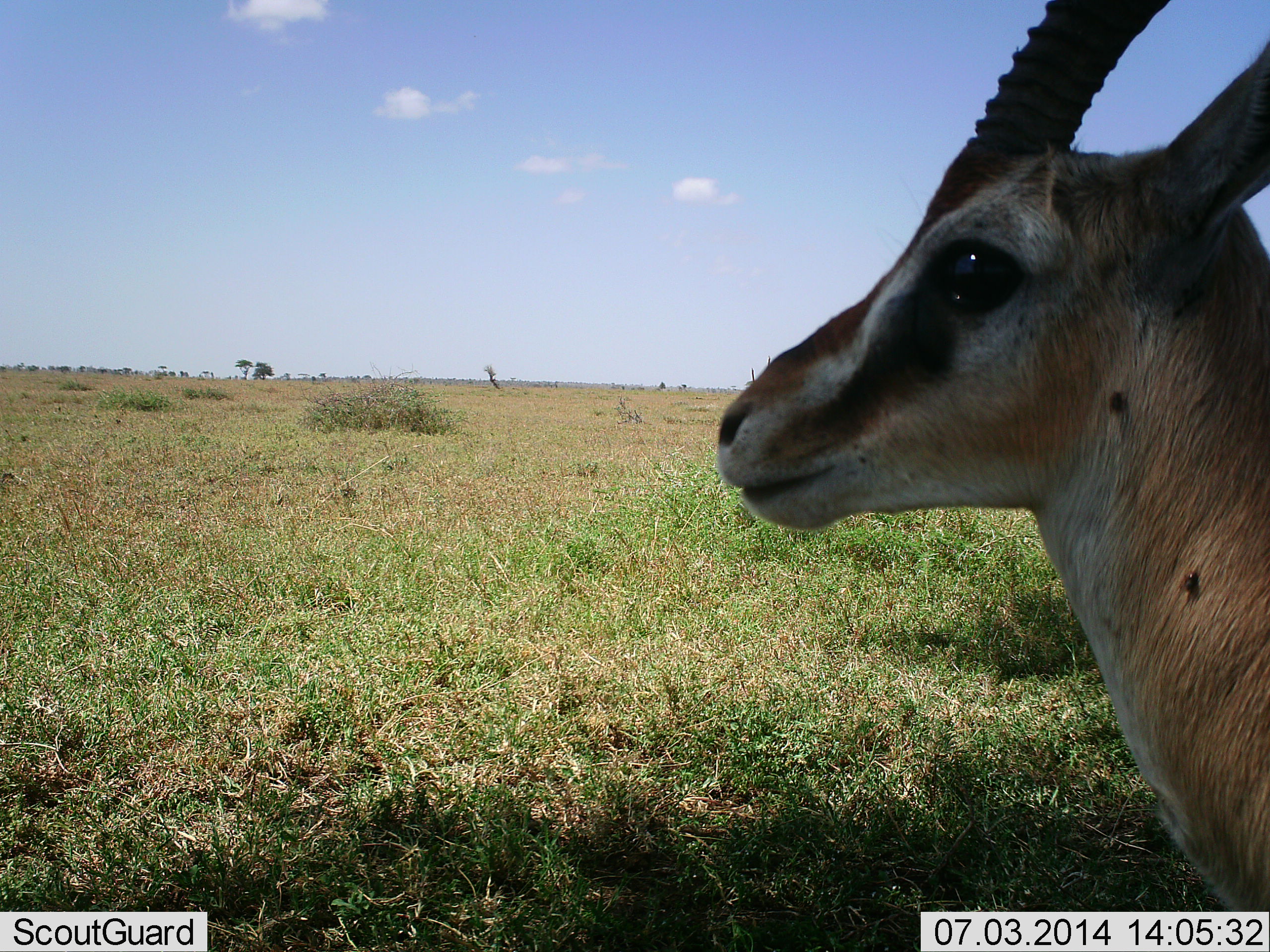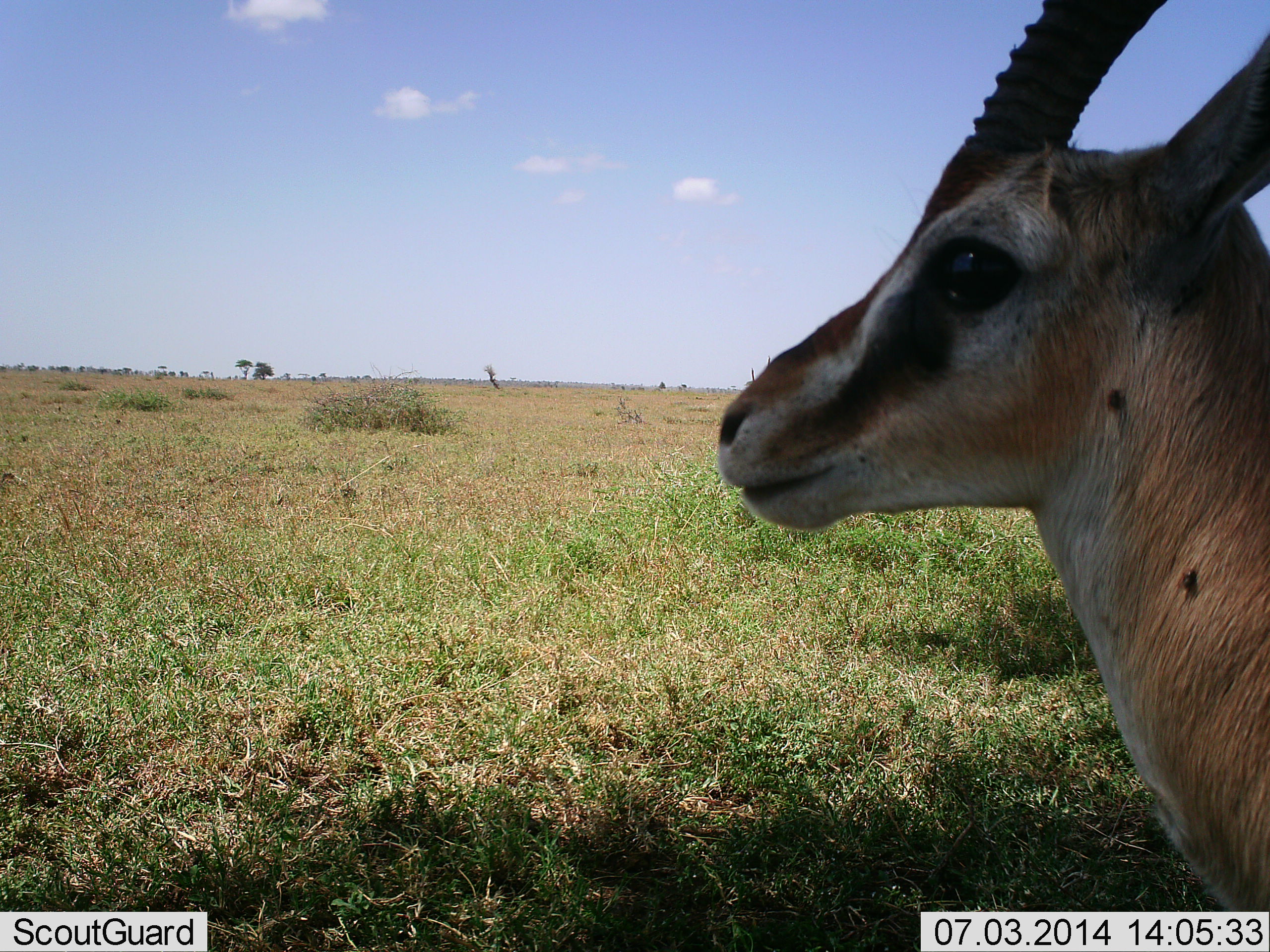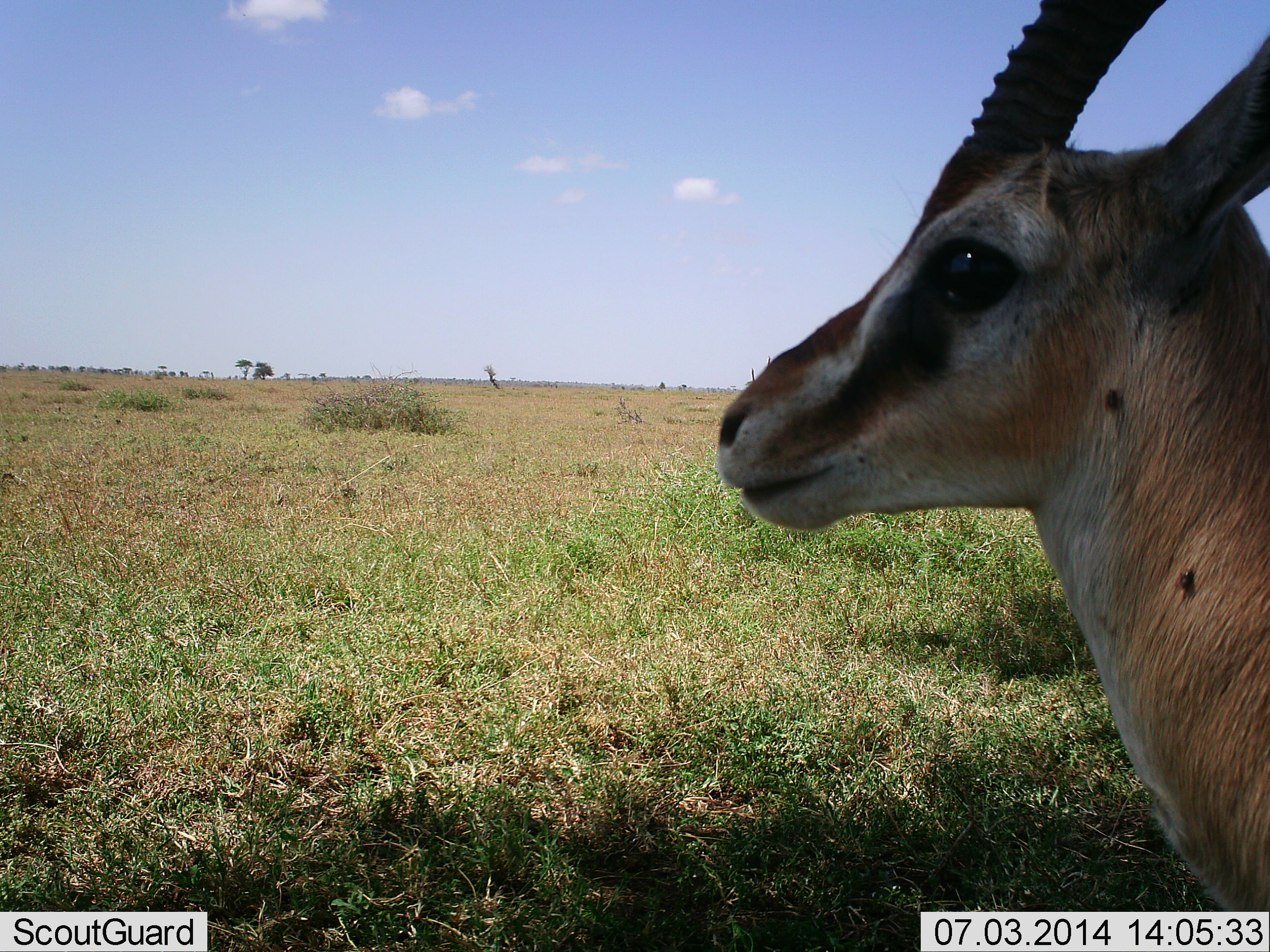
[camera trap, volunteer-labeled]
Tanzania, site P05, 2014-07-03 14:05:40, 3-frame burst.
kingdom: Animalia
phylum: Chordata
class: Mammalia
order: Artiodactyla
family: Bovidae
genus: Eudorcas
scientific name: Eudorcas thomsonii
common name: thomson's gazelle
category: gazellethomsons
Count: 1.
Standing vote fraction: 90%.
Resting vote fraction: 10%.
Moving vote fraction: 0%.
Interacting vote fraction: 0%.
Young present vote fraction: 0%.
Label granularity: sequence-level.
○ ○ ○ ○
Task directions
Everything in the entries above except the pictures should be given again exactly.

Reply
[camera trap, volunteer-labeled]
Tanzania, site P05, 2014-07-03 14:05:40, 3-frame burst.
kingdom: Animalia
phylum: Chordata
class: Mammalia
order: Artiodactyla
family: Bovidae
genus: Eudorcas
scientific name: Eudorcas thomsonii
common name: thomson's gazelle
category: gazellethomsons
Count: 1.
Standing vote fraction: 90%.
Resting vote fraction: 10%.
Moving vote fraction: 0%.
Interacting vote fraction: 0%.
Young present vote fraction: 0%.
Label granularity: sequence-level.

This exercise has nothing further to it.